Quella condanna ufficiale fu lo scioglimento del dramma, non il dramma. Il processo di Galileo fu un esorcismo liberatorio in funzione della gravissima crisi politica dell’anno precedente, così come fu esorcismo liberatorio in funzione di quella medesima minaccia, in quei medesimi giorni, la solenne messa papale dell’11 dicembre 1632, in Santa Maria dell’Anima (la chiesa del popolo germanico) in ringraziamento per la morte del re del Nord (Gustavo Adolfo), lo «spavento dell’universo», alla battaglia di Lutzen.
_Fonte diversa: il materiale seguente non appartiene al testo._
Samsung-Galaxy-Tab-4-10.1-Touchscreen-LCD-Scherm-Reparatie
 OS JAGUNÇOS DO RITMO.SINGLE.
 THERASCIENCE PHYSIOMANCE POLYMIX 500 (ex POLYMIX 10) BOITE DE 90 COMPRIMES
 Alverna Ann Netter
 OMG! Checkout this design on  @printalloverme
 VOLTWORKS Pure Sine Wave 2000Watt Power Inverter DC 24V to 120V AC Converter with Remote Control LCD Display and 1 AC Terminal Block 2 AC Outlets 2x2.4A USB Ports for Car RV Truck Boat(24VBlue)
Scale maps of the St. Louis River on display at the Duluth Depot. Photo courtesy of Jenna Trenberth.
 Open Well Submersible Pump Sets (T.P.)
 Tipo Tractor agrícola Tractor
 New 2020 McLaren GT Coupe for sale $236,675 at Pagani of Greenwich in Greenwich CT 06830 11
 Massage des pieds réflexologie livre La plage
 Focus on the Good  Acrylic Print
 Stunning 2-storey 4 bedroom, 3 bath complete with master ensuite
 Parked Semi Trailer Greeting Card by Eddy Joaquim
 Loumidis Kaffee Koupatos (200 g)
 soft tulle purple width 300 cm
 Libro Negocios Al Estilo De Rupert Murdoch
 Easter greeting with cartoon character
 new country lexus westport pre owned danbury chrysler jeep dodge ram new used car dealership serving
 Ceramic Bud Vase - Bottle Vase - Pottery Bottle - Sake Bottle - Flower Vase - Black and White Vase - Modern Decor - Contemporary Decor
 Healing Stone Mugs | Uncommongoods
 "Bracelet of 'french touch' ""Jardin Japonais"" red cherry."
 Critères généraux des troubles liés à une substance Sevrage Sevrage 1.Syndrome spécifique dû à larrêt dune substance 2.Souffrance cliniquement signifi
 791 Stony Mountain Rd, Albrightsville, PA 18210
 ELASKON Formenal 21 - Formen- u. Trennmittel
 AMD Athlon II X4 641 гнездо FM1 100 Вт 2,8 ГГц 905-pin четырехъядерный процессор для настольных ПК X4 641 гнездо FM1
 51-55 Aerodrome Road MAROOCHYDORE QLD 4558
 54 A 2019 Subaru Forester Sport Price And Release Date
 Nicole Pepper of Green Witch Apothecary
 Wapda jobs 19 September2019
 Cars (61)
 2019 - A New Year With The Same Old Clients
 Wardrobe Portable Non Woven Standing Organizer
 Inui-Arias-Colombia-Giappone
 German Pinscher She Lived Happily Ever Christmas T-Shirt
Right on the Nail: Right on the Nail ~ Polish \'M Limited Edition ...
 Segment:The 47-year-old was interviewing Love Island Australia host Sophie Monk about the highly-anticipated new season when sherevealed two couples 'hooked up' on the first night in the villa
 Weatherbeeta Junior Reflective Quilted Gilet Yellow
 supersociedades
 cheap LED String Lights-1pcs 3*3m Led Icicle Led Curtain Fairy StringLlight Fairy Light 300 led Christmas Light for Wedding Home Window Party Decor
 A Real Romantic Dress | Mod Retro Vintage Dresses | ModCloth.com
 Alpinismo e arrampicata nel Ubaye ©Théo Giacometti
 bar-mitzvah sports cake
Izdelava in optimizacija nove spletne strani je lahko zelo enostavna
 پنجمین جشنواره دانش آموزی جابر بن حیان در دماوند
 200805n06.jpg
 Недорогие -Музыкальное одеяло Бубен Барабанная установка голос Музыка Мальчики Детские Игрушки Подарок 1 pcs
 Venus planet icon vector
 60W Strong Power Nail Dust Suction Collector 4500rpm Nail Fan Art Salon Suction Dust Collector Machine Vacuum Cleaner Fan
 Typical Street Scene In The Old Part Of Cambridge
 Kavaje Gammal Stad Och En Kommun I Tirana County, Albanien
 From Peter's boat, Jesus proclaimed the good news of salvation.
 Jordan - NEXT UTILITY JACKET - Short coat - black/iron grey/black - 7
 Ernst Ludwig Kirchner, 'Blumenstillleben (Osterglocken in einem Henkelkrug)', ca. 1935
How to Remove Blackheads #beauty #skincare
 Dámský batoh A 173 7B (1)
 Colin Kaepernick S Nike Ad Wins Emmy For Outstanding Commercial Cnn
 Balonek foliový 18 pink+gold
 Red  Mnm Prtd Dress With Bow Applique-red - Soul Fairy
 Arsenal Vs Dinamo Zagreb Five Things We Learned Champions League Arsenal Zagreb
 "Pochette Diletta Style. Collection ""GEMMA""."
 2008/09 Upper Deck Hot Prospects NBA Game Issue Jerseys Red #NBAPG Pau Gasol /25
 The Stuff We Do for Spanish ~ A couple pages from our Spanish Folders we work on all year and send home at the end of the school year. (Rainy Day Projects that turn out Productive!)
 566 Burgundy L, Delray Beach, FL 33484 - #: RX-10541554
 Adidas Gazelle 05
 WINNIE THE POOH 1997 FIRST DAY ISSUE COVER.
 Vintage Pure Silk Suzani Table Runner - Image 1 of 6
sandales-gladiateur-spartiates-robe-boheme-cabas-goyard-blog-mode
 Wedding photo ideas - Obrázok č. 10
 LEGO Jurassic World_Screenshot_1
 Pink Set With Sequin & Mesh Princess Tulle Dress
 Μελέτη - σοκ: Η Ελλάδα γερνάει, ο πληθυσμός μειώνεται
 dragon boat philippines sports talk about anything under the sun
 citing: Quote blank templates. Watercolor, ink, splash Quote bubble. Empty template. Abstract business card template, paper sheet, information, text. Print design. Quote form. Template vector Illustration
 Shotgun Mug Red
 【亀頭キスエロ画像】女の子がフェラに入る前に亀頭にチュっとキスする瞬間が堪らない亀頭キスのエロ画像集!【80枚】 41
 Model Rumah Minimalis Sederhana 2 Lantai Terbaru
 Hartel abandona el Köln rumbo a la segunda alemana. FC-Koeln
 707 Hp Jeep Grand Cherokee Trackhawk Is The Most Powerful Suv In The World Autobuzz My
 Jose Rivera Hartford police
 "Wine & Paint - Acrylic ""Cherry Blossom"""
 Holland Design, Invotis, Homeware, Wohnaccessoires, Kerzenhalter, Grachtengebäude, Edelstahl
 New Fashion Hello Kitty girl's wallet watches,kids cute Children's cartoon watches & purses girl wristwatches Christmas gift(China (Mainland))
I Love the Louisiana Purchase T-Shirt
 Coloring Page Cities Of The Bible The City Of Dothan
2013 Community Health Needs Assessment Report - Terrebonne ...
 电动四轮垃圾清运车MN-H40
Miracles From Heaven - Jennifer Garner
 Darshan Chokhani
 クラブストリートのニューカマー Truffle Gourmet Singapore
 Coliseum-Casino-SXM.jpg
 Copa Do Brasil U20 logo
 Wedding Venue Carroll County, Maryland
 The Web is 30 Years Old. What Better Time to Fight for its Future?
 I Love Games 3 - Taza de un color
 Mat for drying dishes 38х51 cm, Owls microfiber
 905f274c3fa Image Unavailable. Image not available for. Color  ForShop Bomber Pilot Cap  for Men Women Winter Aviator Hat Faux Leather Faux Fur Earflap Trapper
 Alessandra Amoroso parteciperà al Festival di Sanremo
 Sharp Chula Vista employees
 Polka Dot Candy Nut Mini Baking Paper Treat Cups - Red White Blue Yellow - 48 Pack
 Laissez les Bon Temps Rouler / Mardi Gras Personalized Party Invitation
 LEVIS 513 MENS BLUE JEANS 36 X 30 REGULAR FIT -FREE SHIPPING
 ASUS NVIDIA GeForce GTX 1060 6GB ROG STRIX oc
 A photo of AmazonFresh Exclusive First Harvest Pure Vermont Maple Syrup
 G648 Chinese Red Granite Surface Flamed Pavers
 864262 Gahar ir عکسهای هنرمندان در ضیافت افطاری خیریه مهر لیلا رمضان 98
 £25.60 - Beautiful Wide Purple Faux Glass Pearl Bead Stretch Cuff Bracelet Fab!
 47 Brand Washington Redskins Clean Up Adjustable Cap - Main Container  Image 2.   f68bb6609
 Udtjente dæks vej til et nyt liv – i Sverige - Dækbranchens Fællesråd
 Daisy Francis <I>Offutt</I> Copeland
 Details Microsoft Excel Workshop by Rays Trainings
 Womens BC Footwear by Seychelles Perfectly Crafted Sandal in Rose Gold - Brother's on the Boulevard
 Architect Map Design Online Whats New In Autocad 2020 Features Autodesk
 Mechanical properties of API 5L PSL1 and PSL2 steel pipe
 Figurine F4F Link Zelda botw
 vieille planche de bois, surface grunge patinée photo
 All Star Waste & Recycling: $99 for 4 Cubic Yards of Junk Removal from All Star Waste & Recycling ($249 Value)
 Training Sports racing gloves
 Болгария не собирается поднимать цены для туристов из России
Anche il processo di Galileo fu orchestrato con il massimo sforzo propagandistico. Per ordine del papa la condanna per alto tradimento di Galileo fu inviata a tutte le nunziature. Fu resa nota a Vienna, a Madrid, a Praga, a Parigi e a Bruxelles. Fu un affare di stato, non un affare di coscienza. Fu il «proceder manifesto», troppo manifesto per non essere apparente. L’affare Galileo, sotto le apparenze di un affare di stato, era in realtà un grosso affare.

Al «proceder manifesto» della ragione politica corrispondeva inevitabilmente un «proceder nascosto» (ricordiamoci che siamo nel sec.XVII…). Assistiamo così al processo prima del processo, messa in scena da un teatro di ombre e di mimi muti: i segreti silenzi che circondarono la gravissima incriminazione. Essa fece precipitare la situazione o obbligò il papa a controllarla personalmente attraverso la speciale commissione istruttoria segreta, per far sfogare l’affare e i sospetti su una esemplare condanna per alto tradimento. Questo fu un processo voluto e diretto da un dittatore minacciato, sottoposto alla pressione dell’incalzare della più grave crisi del suo potere.

Anche se la condanna di Galileo fu fatta passare ufficialmente dal potere per alto tradimento – non fu né il primo né l’ultimo caso – non siamo disposti a restare impigliati nel gioco contraddittorio dei meccanismi di un apparato scenico ingannevole quale quello di un processo politico!

Galileo copernicano? Certo, almeno quanto bastava per la sua condanna ufficiale. Un «mostro» giudiziario… sì, ma nel significato che aveva la parola nel sec.XVII: un prodigio, anzi un «imperscrutabile oracolo», perché tale era una sentenza ufficiale del Sant’Uffizio.

Non restiamo abbagliati da quell’oracolo, con i nostri occhi moderni disabituati all’ombra! Impariamo dallo sguardo degli uomini del sec.XVII a dissociare le apparenze manifeste dalla realtà nascosta: l’apparenza di un velo di innocenza e di autorità gettato pietosamente sopra uno scandalo in Curia dalla realtà di una condanna.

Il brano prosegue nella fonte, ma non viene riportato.